Repeat verbatim the lines of the data below, beginning with the line containing "How far is the running" and continuing to the end.

(Stored items from a collection)
- - - - - - -

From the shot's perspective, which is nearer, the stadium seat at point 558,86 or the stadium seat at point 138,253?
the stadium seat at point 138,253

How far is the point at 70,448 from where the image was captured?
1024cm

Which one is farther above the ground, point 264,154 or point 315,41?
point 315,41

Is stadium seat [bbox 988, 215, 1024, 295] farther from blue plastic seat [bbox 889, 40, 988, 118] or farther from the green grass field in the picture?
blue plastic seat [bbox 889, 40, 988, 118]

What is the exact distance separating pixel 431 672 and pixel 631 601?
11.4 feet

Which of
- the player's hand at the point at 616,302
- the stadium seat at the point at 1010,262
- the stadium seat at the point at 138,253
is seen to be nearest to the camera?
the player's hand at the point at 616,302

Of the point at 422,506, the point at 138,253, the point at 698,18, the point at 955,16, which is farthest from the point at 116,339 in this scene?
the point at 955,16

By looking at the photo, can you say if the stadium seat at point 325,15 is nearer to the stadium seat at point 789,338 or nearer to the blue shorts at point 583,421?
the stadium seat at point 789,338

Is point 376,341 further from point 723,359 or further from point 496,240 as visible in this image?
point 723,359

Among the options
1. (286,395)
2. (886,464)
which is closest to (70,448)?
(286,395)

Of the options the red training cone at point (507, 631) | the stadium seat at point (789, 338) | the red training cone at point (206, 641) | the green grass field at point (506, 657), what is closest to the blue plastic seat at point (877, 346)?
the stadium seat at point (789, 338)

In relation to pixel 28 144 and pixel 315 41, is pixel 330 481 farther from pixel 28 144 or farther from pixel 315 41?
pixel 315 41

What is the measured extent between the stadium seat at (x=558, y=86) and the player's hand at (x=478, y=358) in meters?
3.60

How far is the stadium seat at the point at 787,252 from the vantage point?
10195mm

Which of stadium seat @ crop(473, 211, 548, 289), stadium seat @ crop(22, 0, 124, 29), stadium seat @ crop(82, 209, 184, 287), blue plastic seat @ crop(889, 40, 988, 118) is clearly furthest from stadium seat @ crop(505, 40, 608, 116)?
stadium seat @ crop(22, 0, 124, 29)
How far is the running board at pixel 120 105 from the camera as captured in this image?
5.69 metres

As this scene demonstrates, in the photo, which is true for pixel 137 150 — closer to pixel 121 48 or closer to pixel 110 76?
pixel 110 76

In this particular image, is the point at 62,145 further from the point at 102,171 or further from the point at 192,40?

- - - - - - -

Solution to the exercise =
How far is the running board at pixel 120 105 from the camera as captured in this image?
5.69 metres

As this scene demonstrates, in the photo, which is true for pixel 137 150 — closer to pixel 121 48 or closer to pixel 110 76?
pixel 110 76

In this particular image, is the point at 62,145 further from the point at 102,171 or further from the point at 192,40?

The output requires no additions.